A professor I had in college once told me he rarely read the front page of a paper because the writer’s agenda was obscured. Instead, he recommended I read the opinion pages and judge the advocacy evocated by those writers. I still followed that advice, which is why I read Karl Isberg’s editorial every week in the Pagosa Sun.
Last week, Karl was advocating for a position I judged as flawed. The title was “A Slice of the Ideal”. The “ideal” he spoke to was the dream of a perfect mountain community people were expecting Pagosa Springs to be, but his is a simplistic assumption. He was pushing a myth lauded by residents who had been here from birth, which demeans new-comers and extols the virtues of the old-timers. It has been tried many times in many mountain towns, and with the same result.

(Recorded data)
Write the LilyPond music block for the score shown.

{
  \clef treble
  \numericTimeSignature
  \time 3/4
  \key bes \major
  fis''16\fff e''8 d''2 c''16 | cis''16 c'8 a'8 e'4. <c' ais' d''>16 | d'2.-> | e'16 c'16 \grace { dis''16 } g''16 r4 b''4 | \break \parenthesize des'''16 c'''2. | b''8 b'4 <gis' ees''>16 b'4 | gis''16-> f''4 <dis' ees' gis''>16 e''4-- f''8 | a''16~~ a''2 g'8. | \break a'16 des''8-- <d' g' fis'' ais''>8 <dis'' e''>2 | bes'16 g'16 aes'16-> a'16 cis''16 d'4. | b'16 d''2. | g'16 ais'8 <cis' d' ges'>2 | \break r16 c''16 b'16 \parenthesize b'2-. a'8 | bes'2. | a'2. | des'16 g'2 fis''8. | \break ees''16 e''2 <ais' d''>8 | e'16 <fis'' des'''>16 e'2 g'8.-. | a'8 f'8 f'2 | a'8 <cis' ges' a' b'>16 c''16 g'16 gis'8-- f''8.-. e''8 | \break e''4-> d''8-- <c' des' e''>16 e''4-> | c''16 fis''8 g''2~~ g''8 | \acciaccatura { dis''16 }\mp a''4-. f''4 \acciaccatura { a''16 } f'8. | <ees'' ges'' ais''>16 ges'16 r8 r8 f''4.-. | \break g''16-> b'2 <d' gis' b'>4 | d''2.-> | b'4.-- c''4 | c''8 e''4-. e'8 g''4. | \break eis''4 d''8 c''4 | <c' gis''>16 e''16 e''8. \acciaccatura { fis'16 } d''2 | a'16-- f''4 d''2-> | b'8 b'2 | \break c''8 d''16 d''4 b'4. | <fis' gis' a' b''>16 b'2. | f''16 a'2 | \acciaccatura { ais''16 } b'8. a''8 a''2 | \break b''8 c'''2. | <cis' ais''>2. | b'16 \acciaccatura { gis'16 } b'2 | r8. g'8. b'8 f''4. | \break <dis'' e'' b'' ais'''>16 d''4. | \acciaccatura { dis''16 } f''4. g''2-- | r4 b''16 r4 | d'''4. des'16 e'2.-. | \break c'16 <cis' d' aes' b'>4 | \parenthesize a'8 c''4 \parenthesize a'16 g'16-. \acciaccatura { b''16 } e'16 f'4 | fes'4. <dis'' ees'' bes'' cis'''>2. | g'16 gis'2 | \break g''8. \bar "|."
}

Complete the following:
**A)** Rewrite the paragraph of the opinion piece beginning "Last week, Karl was advocating" in a shorter form, keeping its main facts.
**B)** Repeat the opinion piece word for word from "A professor I" to "the same result.".
The rows are separate material that has no connection to the opinion piece.

Solutions for each task:
**A)** Last week, Karl argued for a position the writer considered flawed, in a piece titled "A Slice of the Ideal." Its "ideal" was the dream of a perfect mountain community that people expected Pagosa Springs to be, which the writer calls a simplistic assumption. According to the writer, Karl was promoting a myth praised by lifelong residents that demeans newcomers and extols old-timers. The writer adds that this approach has been tried many times in many mountain towns, always with the same result.

**B)**
A professor I had in college once told me he rarely read the front page of a paper because the writer’s agenda was obscured. Instead, he recommended I read the opinion pages and judge the advocacy evocated by those writers. I still followed that advice, which is why I read Karl Isberg’s editorial every week in the Pagosa Sun.
Last week, Karl was advocating for a position I judged as flawed. The title was “A Slice of the Ideal”. The “ideal” he spoke to was the dream of a perfect mountain community people were expecting Pagosa Springs to be, but his is a simplistic assumption. He was pushing a myth lauded by residents who had been here from birth, which demeans new-comers and extols the virtues of the old-timers. It has been tried many times in many mountain towns, and with the same result.